Try it ::
Give back the whole listing exactly as shown.

Provided material ::
=== Section Start ===

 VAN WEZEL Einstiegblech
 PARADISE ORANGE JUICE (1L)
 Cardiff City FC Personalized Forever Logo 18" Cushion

=== Section End ===

Response to this exercise ::
 VAN WEZEL Einstiegblech
 PARADISE ORANGE JUICE (1L)
 Cardiff City FC Personalized Forever Logo 18" Cushion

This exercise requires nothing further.